▶ **Brief**
Please quote only the lines that start at the one with "As this photograph" and go on to the last line of the data, both ends kept.
________________
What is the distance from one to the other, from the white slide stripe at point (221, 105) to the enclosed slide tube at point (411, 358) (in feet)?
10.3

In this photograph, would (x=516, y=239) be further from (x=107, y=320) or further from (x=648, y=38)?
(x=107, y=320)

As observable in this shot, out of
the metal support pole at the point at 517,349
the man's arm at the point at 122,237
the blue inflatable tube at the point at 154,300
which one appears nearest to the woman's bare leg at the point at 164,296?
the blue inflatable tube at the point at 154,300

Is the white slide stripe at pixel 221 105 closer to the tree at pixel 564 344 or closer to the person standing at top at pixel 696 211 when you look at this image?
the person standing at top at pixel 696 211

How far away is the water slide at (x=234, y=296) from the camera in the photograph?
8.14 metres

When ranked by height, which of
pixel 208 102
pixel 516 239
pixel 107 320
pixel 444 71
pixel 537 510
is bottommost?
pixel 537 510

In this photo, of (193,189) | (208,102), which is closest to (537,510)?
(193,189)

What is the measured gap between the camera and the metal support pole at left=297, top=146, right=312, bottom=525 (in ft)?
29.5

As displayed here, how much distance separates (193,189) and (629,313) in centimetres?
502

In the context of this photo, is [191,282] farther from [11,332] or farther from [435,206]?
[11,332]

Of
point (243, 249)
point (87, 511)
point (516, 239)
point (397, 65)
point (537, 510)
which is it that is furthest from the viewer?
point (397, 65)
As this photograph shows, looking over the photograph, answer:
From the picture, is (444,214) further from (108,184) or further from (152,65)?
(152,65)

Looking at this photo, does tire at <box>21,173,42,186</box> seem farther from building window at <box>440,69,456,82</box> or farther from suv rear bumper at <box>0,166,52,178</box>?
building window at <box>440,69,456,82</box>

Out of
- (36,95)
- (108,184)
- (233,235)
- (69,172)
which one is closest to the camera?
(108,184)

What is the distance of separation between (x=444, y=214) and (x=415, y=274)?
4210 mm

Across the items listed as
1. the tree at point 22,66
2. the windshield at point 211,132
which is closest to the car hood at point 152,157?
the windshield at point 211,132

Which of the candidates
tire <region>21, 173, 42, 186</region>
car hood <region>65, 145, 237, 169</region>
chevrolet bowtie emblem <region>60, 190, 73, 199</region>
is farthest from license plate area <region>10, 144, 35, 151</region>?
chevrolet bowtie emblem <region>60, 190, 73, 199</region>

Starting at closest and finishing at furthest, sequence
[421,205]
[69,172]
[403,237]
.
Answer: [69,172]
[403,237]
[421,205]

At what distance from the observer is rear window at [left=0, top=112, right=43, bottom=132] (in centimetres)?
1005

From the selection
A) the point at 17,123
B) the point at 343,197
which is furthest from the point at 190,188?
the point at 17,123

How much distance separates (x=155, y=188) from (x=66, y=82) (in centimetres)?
________________
▶ **Answer to this exercise**
As this photograph shows, looking over the photograph, answer:
From the picture, is (444,214) further from (108,184) or further from (152,65)?
(152,65)

Looking at this photo, does tire at <box>21,173,42,186</box> seem farther from building window at <box>440,69,456,82</box> or farther from suv rear bumper at <box>0,166,52,178</box>?
building window at <box>440,69,456,82</box>

Out of
- (36,95)
- (108,184)
- (233,235)
- (69,172)
which one is closest to the camera?
(108,184)

What is the distance of separation between (x=444, y=214) and (x=415, y=274)?
4210 mm

Across the items listed as
1. the tree at point 22,66
2. the windshield at point 211,132
which is closest to the car hood at point 152,157?
the windshield at point 211,132

Which of the candidates
tire <region>21, 173, 42, 186</region>
car hood <region>65, 145, 237, 169</region>
chevrolet bowtie emblem <region>60, 190, 73, 199</region>
is farthest from license plate area <region>10, 144, 35, 151</region>?
chevrolet bowtie emblem <region>60, 190, 73, 199</region>

Starting at closest and finishing at furthest, sequence
[421,205]
[69,172]
[403,237]
.
Answer: [69,172]
[403,237]
[421,205]

At what distance from the observer is rear window at [left=0, top=112, right=43, bottom=132] (in centimetres)?
1005

From the selection
A) the point at 17,123
B) the point at 343,197
which is furthest from the point at 190,188?
the point at 17,123

How much distance separates (x=155, y=188) from (x=66, y=82) (in centimetres)?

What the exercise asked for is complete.